The ‘highly coloured’ style of Tonkünstlers Leben, then, owes less to Goethe, Schlegel and Tieck than to those two musically-influenced writers of the early Romantic movement, E.T.A. Hoffmann and Jean Paul. (Though, to be sure, the notion of the artist as hero derives from Goethe’s novel Wilhelm Meister.) From the ‘Larventanz’ chapter of Jean Paul’s Die Flegeljahre – a chapter that was to play a prominent part in the early piano music of Schumann – Weber borrowed the idea of setting a part of the action during a masked ball; as well, perhaps, as a general fondness for cryptograms. According to Weber’s notes, the chapters of his novel were each to have been headed by a single musical note, contributing eventually to a choral cadence, and having first formed a canon al rovescio – i.e. reading the same both ways. From Hoffmann’s Kreisleriana Weber may have taken the idea of incorporating musical criticism within a fictional framework. Moreover, the fragmentary nature of Tonkünstlers Leben, with its many abrupt switches in style, possibly reflects the schizophrenia of Hoffmann’s novel Kater Murr, in which pages from the biography of the (fictional) Kapellmeister Johannes Kreisler are interwoven with the life story of a cat.

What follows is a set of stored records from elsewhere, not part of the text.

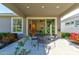 Comfortable covered patio with table and chairs, perfect for outdoor dining at 112 Chelsea Place Ave, Ormond Beach, FL 32174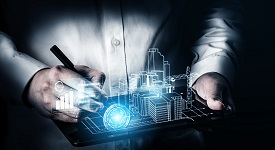 Stock image depicting digital construction. A person holds a tablet device with a hologram of a building being beamed out of it.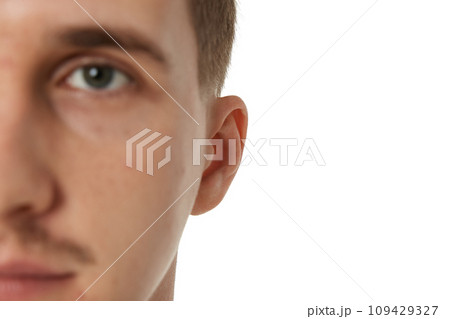 Close up of male ear on white studio background Close up of male ear on white studio background 109429327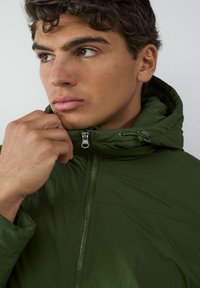 Giacca leggera verde con chiusura a zip e cappuccio regolabile; presenta una consistenza liscia e una leggera lucentezza. Mano che afferra il colletto.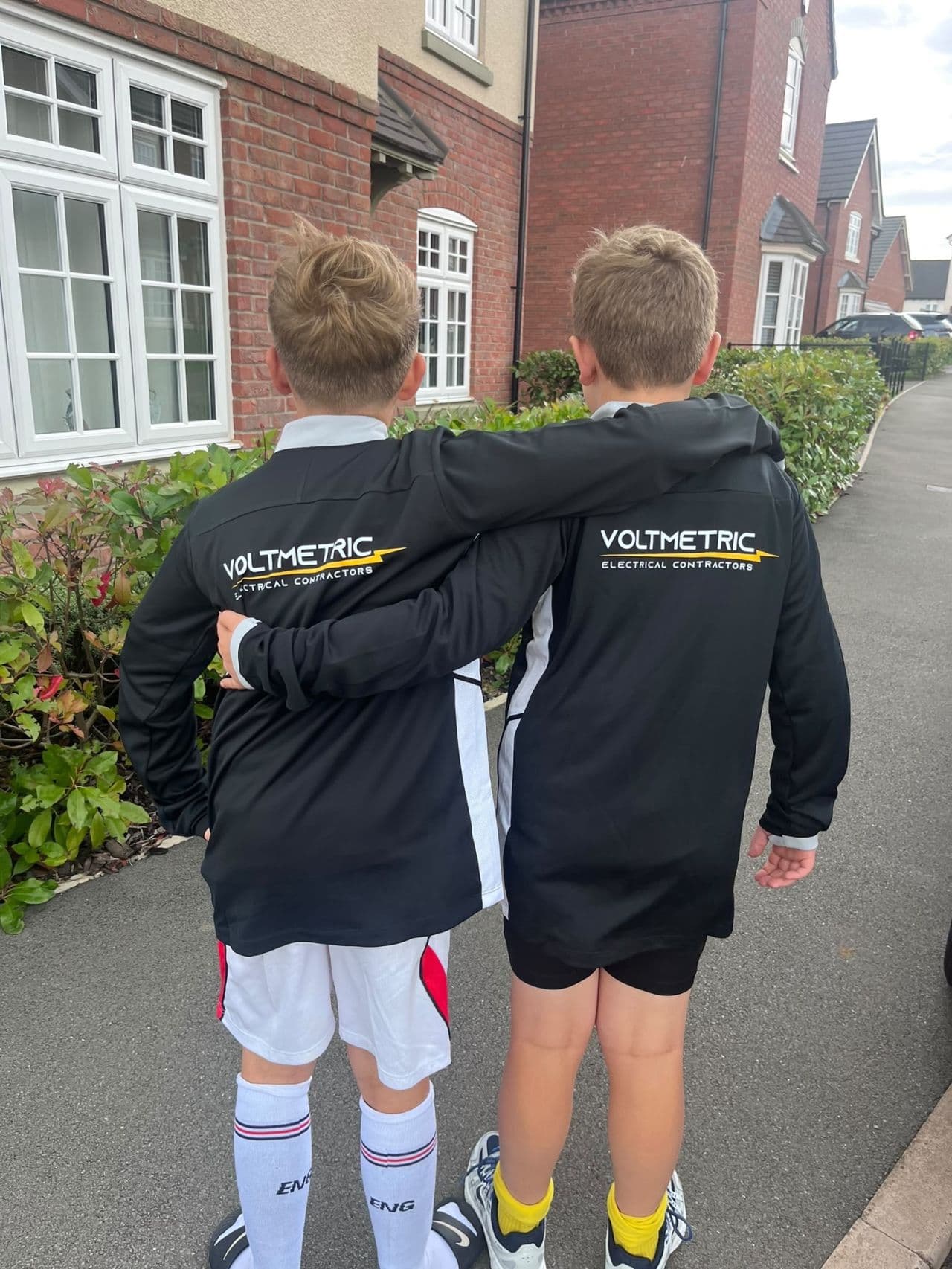 Two Harborough Town U10s players from behind, wearing black training tops with the Voltmetric Electrical Contractors logo.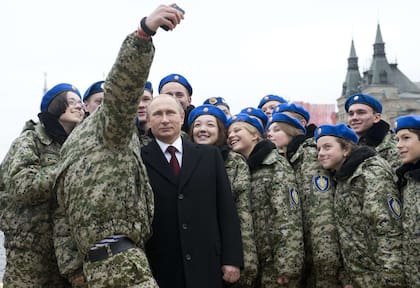 El presidente ruso Vladimir Putin posa para una selfie con jóvenes activistas en la Plaza Roja de Moscú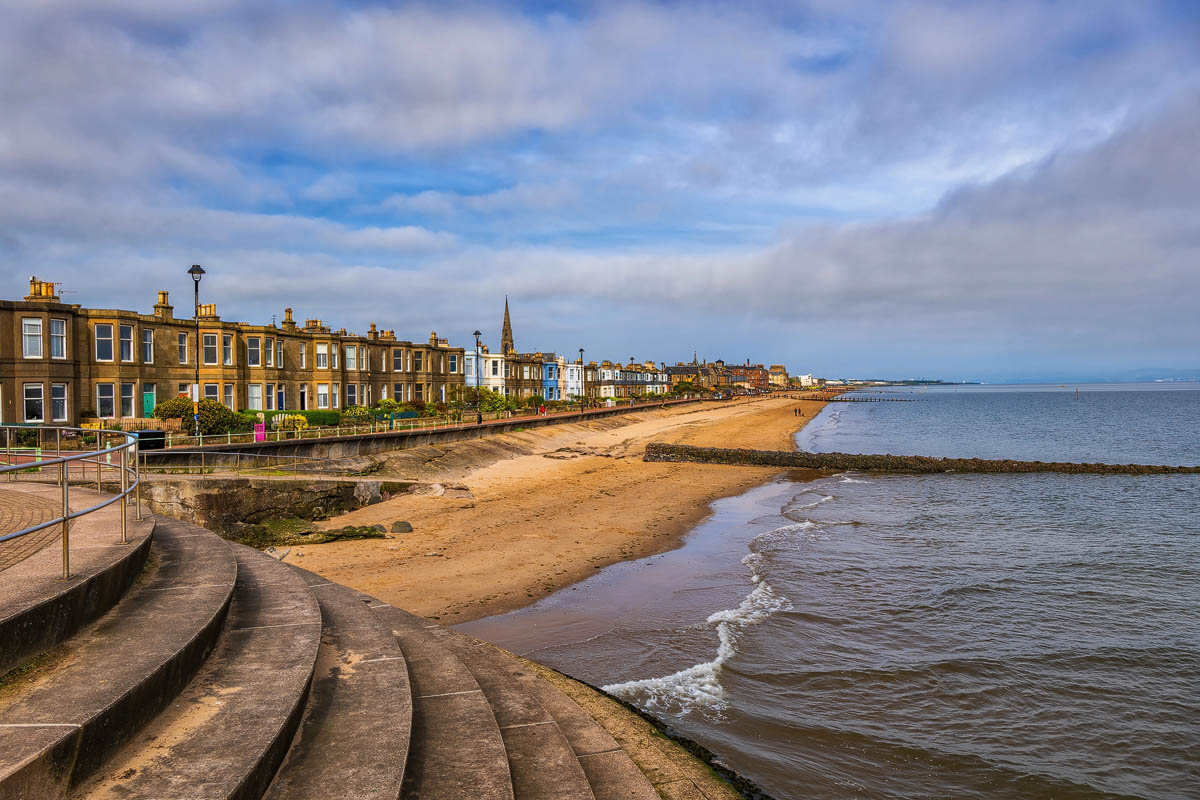The sandy beach and promenade at Portobello with Victorian buildings lining the seafront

As a writer on music, Weber cannot stand comparison with Hoffmann, Wagner or even Schumann: but as a reflection of the artistic aims of his age, this collection of essays presents a fascinating document. It has been fluently translated by Martin Cooper, and John Warrack’s copious editorial notes are of enormous help in piecing together a picture of that all but forgotten musical society of which Weber was the guiding spirit.